Getting rid of typed literals

So far I was dealing with the complexities of the RDF model – the mess surrounding the concept of a node, many different types of nodes, as well as different methods of identification of nodes that have a name. However, there are aspects which are not just overcomplicated, but plain ugly as well. Here I am referring to the last bits of the RDF model that needs some serious attention: typed literals and literals with language tags.

Like blank nodes, this is the subject that caused many debates over the years. The people who made the model, somehow always find a justification for every ugly bit of it. However, the fact that the RDF model is „logically consistent“ (or whatever the right word is) doesn’t mean that it’s the only solution, and certainly doesn’t mean that the solution is the best one.

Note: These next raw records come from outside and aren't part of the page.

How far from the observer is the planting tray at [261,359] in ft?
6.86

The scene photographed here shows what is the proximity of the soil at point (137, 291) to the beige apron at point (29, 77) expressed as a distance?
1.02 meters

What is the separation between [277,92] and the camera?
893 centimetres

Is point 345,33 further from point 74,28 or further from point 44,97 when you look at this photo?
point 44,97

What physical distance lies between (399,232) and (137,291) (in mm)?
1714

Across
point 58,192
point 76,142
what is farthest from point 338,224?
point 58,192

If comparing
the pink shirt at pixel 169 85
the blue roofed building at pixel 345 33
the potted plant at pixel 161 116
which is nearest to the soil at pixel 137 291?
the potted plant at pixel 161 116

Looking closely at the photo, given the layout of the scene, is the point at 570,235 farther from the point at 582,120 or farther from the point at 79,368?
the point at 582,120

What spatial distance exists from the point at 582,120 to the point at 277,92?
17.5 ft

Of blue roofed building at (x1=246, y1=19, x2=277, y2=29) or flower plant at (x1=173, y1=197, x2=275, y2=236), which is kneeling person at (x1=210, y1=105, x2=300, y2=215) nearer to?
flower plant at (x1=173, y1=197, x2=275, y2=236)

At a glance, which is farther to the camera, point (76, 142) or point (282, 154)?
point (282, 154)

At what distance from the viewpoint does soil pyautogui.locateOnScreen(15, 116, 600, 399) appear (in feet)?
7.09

In the post on redefining the node of an RDF graph, I described nodes from the two aspects: a node as a data structure and a node as a symbol. As a data structure, a node is basically an object with two attributes: a name and data. Therefore, if the data attribute holds a datatype or a language tag in addition to the value, it will no longer contain atomic data. It becomes an object itself with two attributes. And that sucks.

So why the datatype has to be explicitly added to a literal every time? Couldn’t the datatype be declared, the similar way an instance is declared? If the range of a property can be described, and than the type of an instance can be inferred, why that doesn’t work for literals, too?

The problem

In the discussion on this subject on the RDF Working Group mailing list, Antoine Zimmermann explained it nicely:

Often, one would like to write:

ex:prop  rdfs:range  xsd:decimal .
ex:sub   ex:prop     "42" .

and infer that “42″ is a decimal number. However, what one gets from these two triples is that “42″ is a sequence of 2 characters AND a decimal, which is inconsistent.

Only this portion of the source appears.